Strawberry and Almond Muffins

Strawberry and almond muffins


I recently got sent a small gift to celebrate the launch of Nush plant based yoghurts here in Finland.  Nush are a UK based company that have the most amazing dairy and soya free yoghurts and cheese spreads.  The gift included a recipe card for a strawberry and almond Victoria sponge cake, which I immediately knew I wanted to try.  I decided to give the recipe a little tweak and made it into these delicious muffins.  The recipe is gluten, dairy and refined sugar free, not to mention incredibly easy.  The only thing I would say, these are not the lightest of muffins.  They use oat and almond flour, which creates a more dense but moist muffin.  However I highly recommend giving them a try.
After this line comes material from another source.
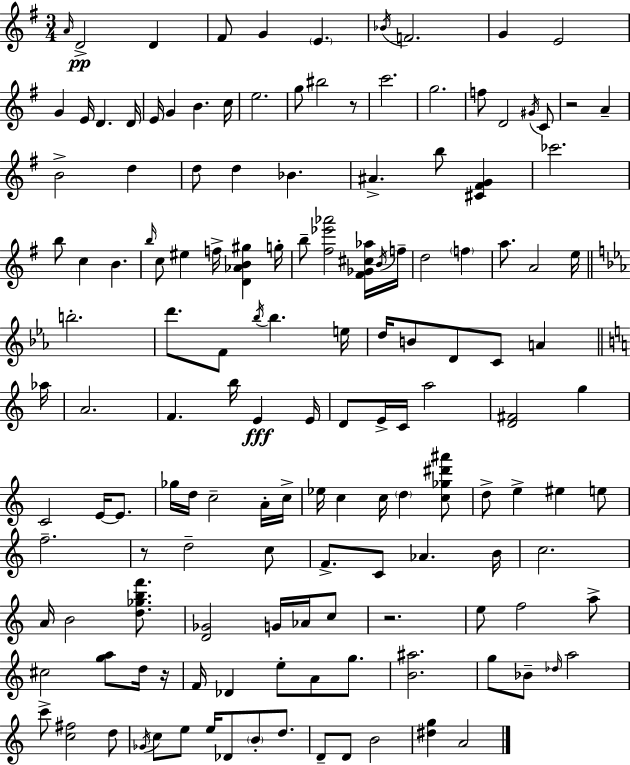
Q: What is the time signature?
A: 3/4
Strawberry and almond muffins using nush almond milk yog

Strawberry and Almond muffins (makes around 8 muffins, depending on the size of your tin)

150 g gluten free oats

100 g almond flour

1 tsp bicarbonate of soda

100 g coconut sugar

1 dl/ 100 ml plant based milk

around 0.6 dl/ 60 ml aquafaba

a few drops of almond extract

1 tub of Nush strawberry flavour almond yog

fresh strawberries and mint leaves to serve

Strawberry and almond muffins


Preheat the oven to 180 degrees c. and line a muffin tray with individual muffin cases

Place the oats in a blender or food processor and pulse into a flour.

In a bowl mix the oat and almond flour with the bicarbonate of soda.

In a separate bowl lightly whisk together the sugar, aquafaba, oat milk and almond extract.

Pour the liquid ingredients into the dry ingredients and stir until fully combined, adding a little extra aqufaba if the mixture is too stiff.

Spoon into the prepared muffin cases and bake for 20 – 30 minutes, or until an inserted tooth pick comes out clean.  Allow to cool.

Top with the Nush strawberry almond yog, a few slices of fresh strawberries and a mint leaf.